FRAGMENTO DEL DOCUMENTO
= = = = =
Dendera impresiona a nuestro autor y a sus acompañantes, como no podía
ser de otra manera y, por ello, varias páginas del libro están
dedicadas a su descripción e historia.
Desde aquí, el curso del Nilo por el alto Egipto va a deparar
al viajero suizo joyas
imperecederas de la antigua civilización faraónica, que asombran por
igual a los viajeros de nuestro tiempo. Comenzado el año 1888, el Sesostris
arriba a las orillas de Luxor. Frente a él, las ruinas de Karnak
y, más adelante, el Ramesseum y los Colosos de Memnon. En esta
ciudad, Gozenbach fue, además,
un triste testigo de la lamentable situación en que se hallaban
entonces los restos de las glorias arquitectónicas de la otrora
floreciente Tebas, como era el caso del templo de Luxor:
“En
su extremo septentrional rematan esas construcciones con un pilón,
delante del cual se ven todavía cuatro colosos de Ramsés, pero
cubiertos casi totalmente por los escombros que los van envolviendo,
lo que, sin embargo, no es de sentir, pues la parte que sobresale de
los bustos ha sido desde tiempo inmemorial blanco de la superstición
musulmana y de la travesura juvenil. Las arrogantes estatuas, que en
otro tiempo dominaban la avenida de las esfinges que conducía a
Karnak, han sobrevivido en tan prosaica situación a las mutaciones de
las cosas terrenales; los desbordamientos del Nilo superior y las
arenas del desierto no les han alcanzado; pero los ahogan los
escombros y la inmundicia” (p. 110).
Siguió
después el paso frente Kom Ombo y, tras diversas peripecias sucedidas
durante el paso de la primera catarata, la inolvidable visión de Filé,
como “una piedra preciosa” (p. 154) que había brotado de la aguas
del Nilo. Después, la más que esperada visita a Abu Simbel, con un
detenido examen del templo, parcialmente cubierto por arena, puro
desierto al que debemos agradecer la conservación de muchos
monumentos que, de otra manera, habrían sido arrasados por la mano
del hombre.
Tras
abandonar el pétreo monumento a las glorias de Ramsés II, el
aventurero suizo no mostró reparo alguno en cruzar la segunda
catarata, adentrándose en el inquietante territorio sudanés. Allí
pudo ser testigo de excepción de las habituales escaramuzas entre las
tropas británicas y los derviches al servicio del Madhi. Proseguir más
al sur hubiera sido una locura y, con toda probabilidad, los ingleses
no lo hubieran permitido. De esa manera, a finales de enero de 1888, Gozenbach,
su familia y sus otros acompañantes retornaban nuevamente hacia
Egipto, a través del omnipresente Nilo, en busca de las aguas del
Mediterráneo. Regreso, pero no descanso, puesto que, entre otros
destacados restos de la antigüedad -como el, hoy madrileño, templo
de Debod- tuvo oportunidad de contemplar varias tumbas reales en el
Valle de los Reyes, además de los templos de Kurna y de Deir el-Bahari
o los enterramientos del Asasif, también en territorio tebano.
= = = = =
EXPLORA EL MATERIAL
**1)** Indica, según el fragmento sobre el viaje por el Nilo, en qué año llega el Sesostris a las orillas de Luxor.
**2)** Decide si cada afirmación concuerda con el fragmento sobre el viaje por el Nilo y responde sí o no citando las palabras del texto que lo deciden: (a) Gozenbach cruzó la segunda catarata y entró en territorio sudanés; (b) los cuatro colosos de Ramsés del templo de Luxor estaban cubiertos por las arenas del desierto; (c) Gozenbach regresó hacia Egipto sin su familia.

Entradas tomadas de un conjunto de datos
= = = = =
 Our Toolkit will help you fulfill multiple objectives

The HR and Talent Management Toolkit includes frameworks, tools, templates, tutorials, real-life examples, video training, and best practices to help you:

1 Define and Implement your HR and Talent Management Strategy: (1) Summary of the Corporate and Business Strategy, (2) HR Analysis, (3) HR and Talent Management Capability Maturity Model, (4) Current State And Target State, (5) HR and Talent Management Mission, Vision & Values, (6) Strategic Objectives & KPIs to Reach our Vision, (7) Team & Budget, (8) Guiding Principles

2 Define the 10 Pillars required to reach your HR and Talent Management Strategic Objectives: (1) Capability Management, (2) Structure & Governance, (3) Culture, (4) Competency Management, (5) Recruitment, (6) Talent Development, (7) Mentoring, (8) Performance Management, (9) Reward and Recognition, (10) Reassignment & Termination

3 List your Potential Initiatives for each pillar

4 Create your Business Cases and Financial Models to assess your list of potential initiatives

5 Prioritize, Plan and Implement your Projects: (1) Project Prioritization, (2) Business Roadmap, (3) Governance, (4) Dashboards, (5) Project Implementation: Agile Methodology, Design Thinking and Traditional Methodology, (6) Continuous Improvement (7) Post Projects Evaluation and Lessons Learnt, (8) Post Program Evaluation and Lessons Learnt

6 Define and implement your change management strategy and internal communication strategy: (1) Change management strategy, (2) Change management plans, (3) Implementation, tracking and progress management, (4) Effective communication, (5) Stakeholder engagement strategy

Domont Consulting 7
= = = = =
RESPUESTAS DE TAREAS
**1)** En 1888.

**2)**
(a) Sí: "no mostró reparo alguno en cruzar la segunda catarata, adentrándose en el inquietante territorio sudanés".
(b) No: "las arenas del desierto no les han alcanzado; pero los ahogan los escombros y la inmundicia".
(c) No: "Gozenbach, su familia y sus otros acompañantes retornaban nuevamente hacia Egipto".